Finally Smarandache Symmetric sequence (sss) is defined as:
[sss.sub.2n-1] = conc(bld([scs.sub.2n-1]), [rss.sub.2n-1]),
[sss.sub.2n] = conc([scs.sub.2n], [rss.sub.2n]), n [member of] N,


where the function "bld" (But Last Digit) is defined in Maple as

> bld := n->iquo(n,10):

First 20 terms of Smarandache Symmetric sequence are obtained as
> bld :=n-> iquo(n,10):
> conc := (n,m)-> n*10^length(m)+m:
> sss_n := (u,n) -> if type(n,odd) then
> conc(bld(scs_n(u,(n+1)/2)),rss_n(u,(n+1)/2))
> else
> conc(scs_n(u,n/2),rss_n(u,n/2)
> fi:
> sss := (u,n) -> seq(sss_n(u,i), i=1..n):
> sss(t,20);

 1, 11, 141, 1441, 1411041, 14101041, 14102201041, 141020201041,
 141020335201041, 1410203535201041, 1410203555635201041,
 14102035565635201041, 14102035568845635201041,
 141020355684845635201041, 14102035568412120845635201041,
 141020355684120120845635201041,
 14102035568412016165120845635201041,
 141020355684120165165120845635201041,
 14102035568412016522220165120845635201041,
 141020355684120165220220165120845635201041


We find out primes from a large (first 500) terms of various Smarandache sequences defined so far. We have used Maple 6 on Pentium 3 with 128Mb RAM. We first collect the lists of first 500 terms of the consecutive, reversed, mirror and symmetric sequences of Pyramidal numbers;
> st :=time(): Lscs500:=[scs(t,500)]: printf("%a seconds",
round(time()-st)); 15 seconds
> st :=time(): Lrss500:=[rss(t,500)]: printf("%a seconds",
round(time()-st)); 20 seconds
> st :=time(): Lsms500:=[sms(t,500)]: printf("%a seconds",
round(time()-st)); 58 seconds
> st :=time(): Lsss500:=[sss(t,500)]: printf("%a seconds",
round(time()-st)); 12 seconds


Further we find the number of digits in the 500th term of each sequence.
> length(Lscs500[500]),length(Lrss500[500]);

3283, 3283

> length(Lsms500[500]),length(Lsss500[500]);

6565, 2846


There exist no prime in the first 500 terms of Smarandache consecutive sequence of Pyramidal numbers;
> st:= time():select(isprime,Lscs500);

[]

> printf("%a minutes",round((time()-st)/60));
9 minutes


There is only one prime in the first 500 terms of reversed Smarandache sequence of Pyramidal numbers;
> st:= time():
> select(isprime,Lrss500);

[41]

> printf("%a minutes",round((time()-st)/60));
119 minutes


There is no prime in the first 500 terms of Smarandache mirror sequence;
> st:= time():
> select(isprime,Lsms500);
> printf("%a minutes",round((time()-st)/60));

[]

177 minutes


There is only one prime in the first 500 terms of Smarandache symmetric sequence;
> st:= time():
> select(isprime,Lsss500);

[11]

> printf("%a minutes",round((time()-st)/60));
90 minutes


[section] 2. Open problems

1) How many Pyramidal numbers are there in the first 500 terms of Smarandache consecutive, mirror, symmetric and reverse symmetric sequences of Pyramidal numbers ?

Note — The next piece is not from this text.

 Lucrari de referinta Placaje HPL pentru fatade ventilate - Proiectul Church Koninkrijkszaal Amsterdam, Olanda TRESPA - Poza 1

2) What are those numbers ?

Received Nov. 12, 2006

References

[1] Delfim F.M., Viorica Teca, Consective, Reversed, Mirror and Symmetric Smarandache Sequences of Triangular Numbers, Scientia Magna, 1(2005), No.2, 39-45.

[2] Muktibodh A.S., Smarandache Sequences of Pentagonal Numbers, Scientia Magna, 2(2006), No.3.

[3] Muktibodh A.S., Figurate Systems, Bull. Marathwada Mathematical Soc., 6(2005), No.1, 12-20.

[4] Shyam Sunder Gupta, Smarandache Sequence of Triangular Numbers, Smarandache Notions Journal, 14, 366-368.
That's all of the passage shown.